Dys­to­pie mo­der­ne à Jo­han­nes­burg

Ponte City, regard sur un ghetto vertical

Publikationsdatum
27-02-2014
Revision
13-10-2015

L’urbanisme moderne de la ville de Johannesburg a longtemps été synonyme de prospérité, d’exubérance et de ségrégation. Sous l’apartheid, au zonage fonctionnel qui délimitait les quartiers d’affaires des quartiers résidentiels s’ajoutait celui de la séparation raciale. 
Il y avait des quartiers réservés aux Blancs et des townships : des banlieues éloignées destinées aux Noirs. A la tombée de la nuit, les travailleurs Noirs devaient quitter le centre-ville. Ce couvre-feu perpétuel prit officiellement fin avec la chute du régime de Frederik de Klerk. Dès les premiers mois, le centre-ville fut pris d’assaut par des populations qui en avaient été exclues.

> CONSIGNE
Traduisez en anglais, s'il vous plaît, cette phrase du texte sur Johannesburg : « A la tombée de la nuit, les travailleurs Noirs devaient quitter le centre-ville. »

> DONNÉES BRUTES
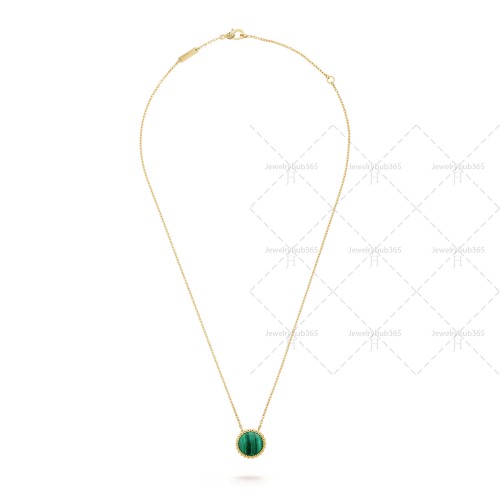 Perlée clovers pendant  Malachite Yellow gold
==
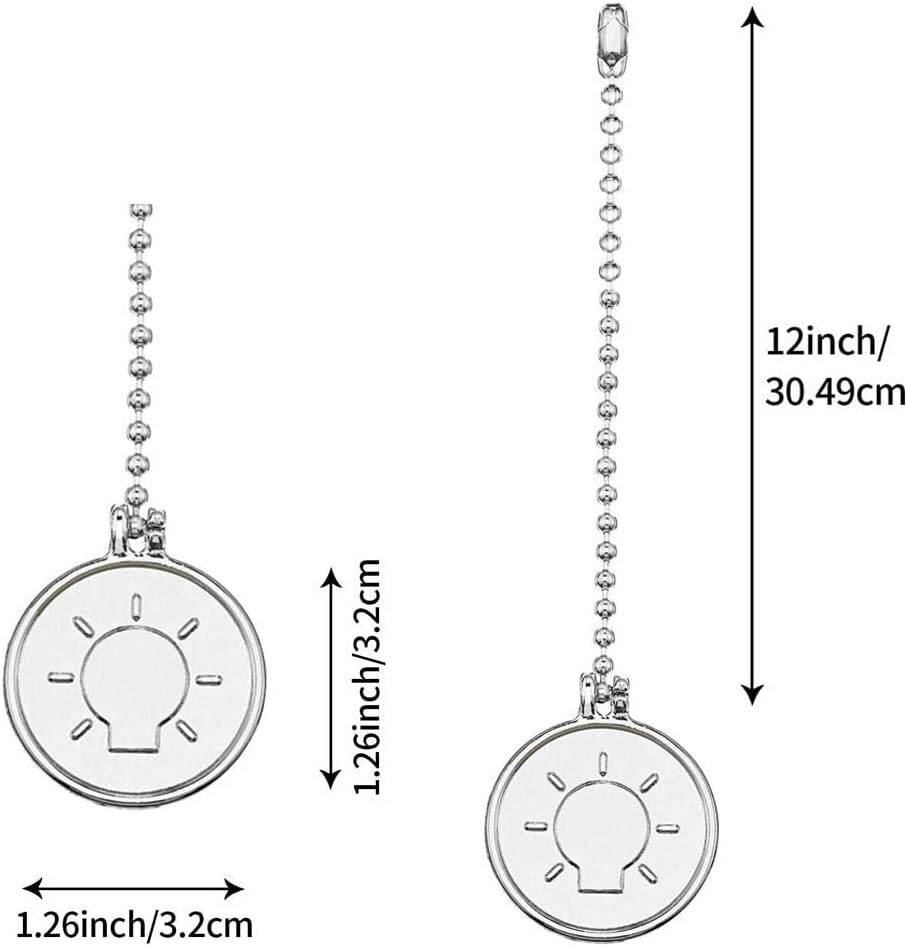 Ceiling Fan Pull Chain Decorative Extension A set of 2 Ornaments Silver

> RÉSULTAT
At nightfall, Black workers had to leave the city center.